Summarize, visualize, and understand data before diving into inference.
Measures of Center
Mean: x̄ = (Σxᵢ)/n
Median: middle value when sorted
Mode: most frequent value
The mean uses algebraic operations; it's sensitive to outliers. The median is more robust. For symmetric distributions, mean ≈ median ≈ mode.
Measures of Spread
Variance: σ² = Σ(xᵢ − x̄)²/n
Standard deviation: σ = √(σ²)
Range: max − min
IQR: Q3 − Q1
Variance measures average squared deviation from the mean. Standard deviation has the same units as the data — it's the most widely used spread measure.

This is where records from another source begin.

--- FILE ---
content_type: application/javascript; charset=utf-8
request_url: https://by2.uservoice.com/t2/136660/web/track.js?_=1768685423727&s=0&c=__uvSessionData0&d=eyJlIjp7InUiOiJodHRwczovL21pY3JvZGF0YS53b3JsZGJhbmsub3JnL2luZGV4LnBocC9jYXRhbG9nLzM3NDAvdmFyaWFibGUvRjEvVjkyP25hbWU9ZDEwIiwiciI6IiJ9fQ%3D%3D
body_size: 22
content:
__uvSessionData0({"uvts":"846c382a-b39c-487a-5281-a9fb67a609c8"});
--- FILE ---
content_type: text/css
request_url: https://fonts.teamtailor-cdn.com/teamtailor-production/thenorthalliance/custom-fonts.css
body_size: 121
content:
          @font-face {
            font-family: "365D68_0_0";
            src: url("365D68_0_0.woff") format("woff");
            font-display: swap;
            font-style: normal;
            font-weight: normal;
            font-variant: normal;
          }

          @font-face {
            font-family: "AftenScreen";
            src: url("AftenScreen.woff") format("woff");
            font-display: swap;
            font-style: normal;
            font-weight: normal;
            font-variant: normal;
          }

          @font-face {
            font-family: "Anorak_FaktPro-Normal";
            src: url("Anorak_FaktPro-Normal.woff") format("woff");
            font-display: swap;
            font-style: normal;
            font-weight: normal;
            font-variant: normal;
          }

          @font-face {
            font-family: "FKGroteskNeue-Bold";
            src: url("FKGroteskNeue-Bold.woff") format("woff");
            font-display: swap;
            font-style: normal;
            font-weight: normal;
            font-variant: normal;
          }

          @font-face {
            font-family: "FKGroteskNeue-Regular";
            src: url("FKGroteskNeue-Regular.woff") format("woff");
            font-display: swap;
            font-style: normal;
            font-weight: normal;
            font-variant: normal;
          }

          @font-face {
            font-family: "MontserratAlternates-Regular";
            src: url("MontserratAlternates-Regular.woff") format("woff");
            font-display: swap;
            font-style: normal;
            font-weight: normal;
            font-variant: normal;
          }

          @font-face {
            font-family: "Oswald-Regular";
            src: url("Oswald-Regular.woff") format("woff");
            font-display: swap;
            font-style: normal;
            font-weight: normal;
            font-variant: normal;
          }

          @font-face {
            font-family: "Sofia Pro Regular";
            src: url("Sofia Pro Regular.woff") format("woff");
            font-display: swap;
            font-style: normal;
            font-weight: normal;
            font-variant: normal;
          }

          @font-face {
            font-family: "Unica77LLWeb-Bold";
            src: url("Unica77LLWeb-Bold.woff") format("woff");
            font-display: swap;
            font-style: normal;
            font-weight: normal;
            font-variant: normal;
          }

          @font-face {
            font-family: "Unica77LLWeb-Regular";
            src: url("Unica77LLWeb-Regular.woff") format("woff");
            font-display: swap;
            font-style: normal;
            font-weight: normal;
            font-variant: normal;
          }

These connect to the normal distribution via the 68-95-99.7 rule.
Histograms: Show distribution shape and frequency (area under the curve connects to integration)

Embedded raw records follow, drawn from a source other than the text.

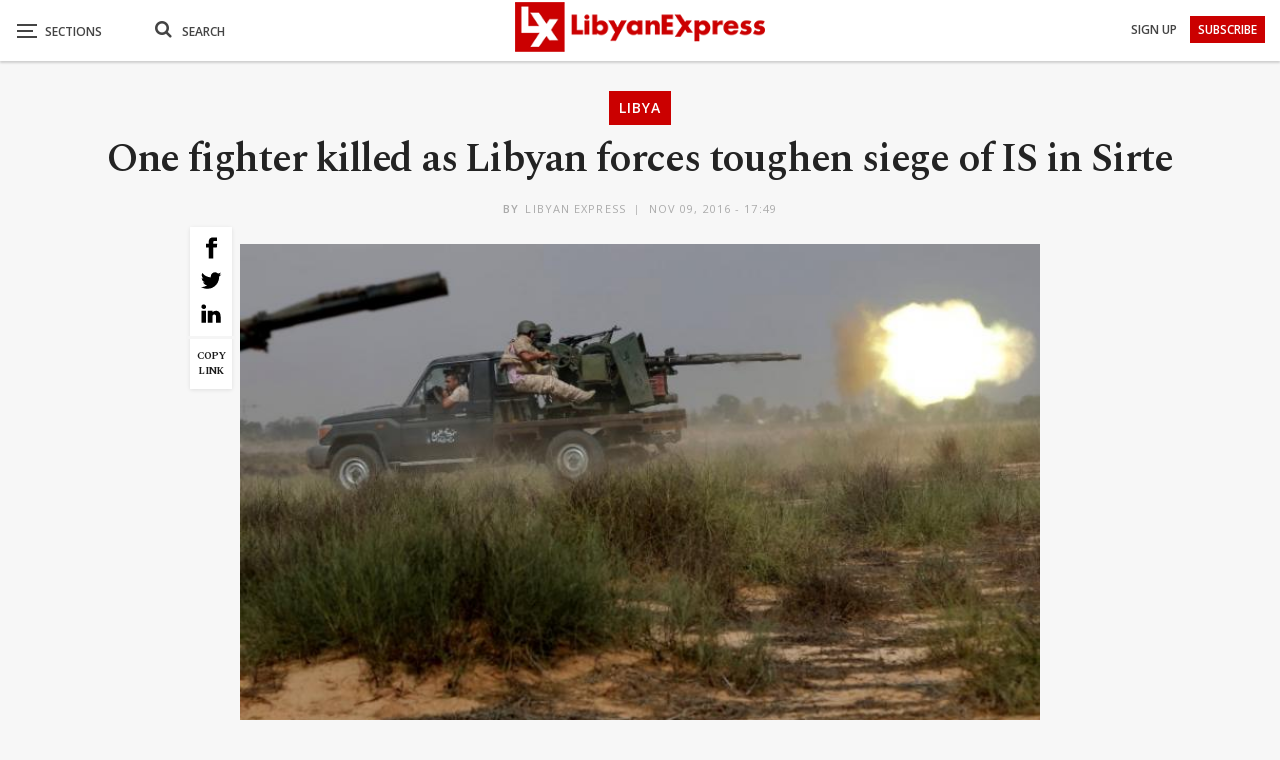

--- FILE ---
content_type: text/html; charset=utf-8
request_url: https://www.google.com/recaptcha/api2/aframe
body_size: 269
content:
<!DOCTYPE HTML><html><head><meta http-equiv="content-type" content="text/html; charset=UTF-8"></head><body><script nonce="-UFVm-SNpqVfgMwOGDDkrg">/** Anti-fraud and anti-abuse applications only. See google.com/recaptcha */ try{var clients={'sodar':'https://pagead2.googlesyndication.com/pagead/sodar?'};window.addEventListener("message",function(a){try{if(a.source===window.parent){var b=JSON.parse(a.data);var c=clients[b['id']];if(c){var d=document.createElement('img');d.src=c+b['params']+'&rc='+(localStorage.getItem("rc::a")?sessionStorage.getItem("rc::b"):"");window.document.body.appendChild(d);sessionStorage.setItem("rc::e",parseInt(sessionStorage.getItem("rc::e")||0)+1);localStorage.setItem("rc::h",'1769340557410');}}}catch(b){}});window.parent.postMessage("_grecaptcha_ready", "*");}catch(b){}</script></body></html>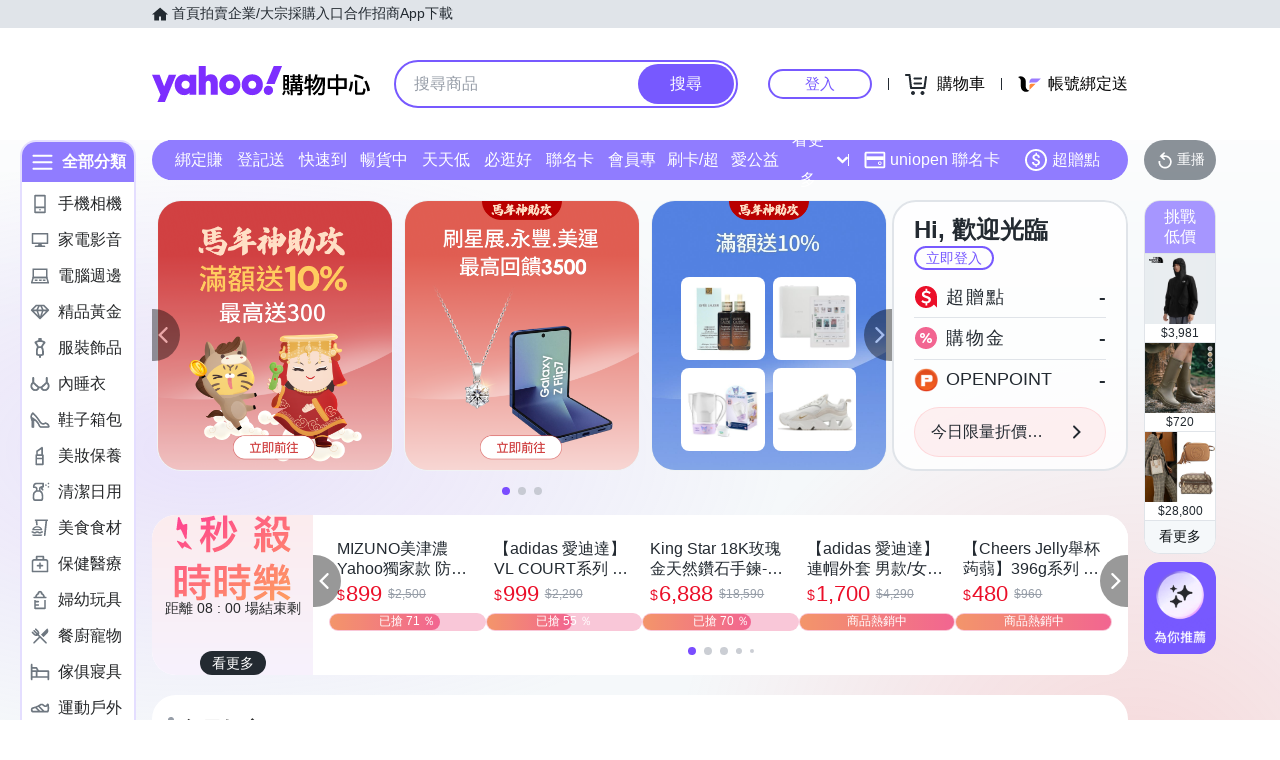

--- FILE ---
content_type: application/javascript; charset=utf-8
request_url: https://bw.scupio.com/ssp/initid.aspx?mode=L&cb=0.2533956092244687&mid=0
body_size: 246
content:
cb({'id':'CSL20260122101130410012'});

Box plots: Display median, quartiles, and outliers
Scatter plots: Show relationships between two variables → regression
Bar/pie charts: Compare categorical data
Distribution Shape
Skewness describes asymmetry: right-skewed (mean > median, long right tail), left-skewed (mean < median). Kurtosis describes tail heaviness. The normal distribution has skewness 0 and kurtosis 3 (by convention, "excess kurtosis" = 0).
Descriptive statistics is the first step of any data analysis. Before fitting regression models or running hypothesis tests, always visualize and summarize your data. As the saying goes: "Plot your data."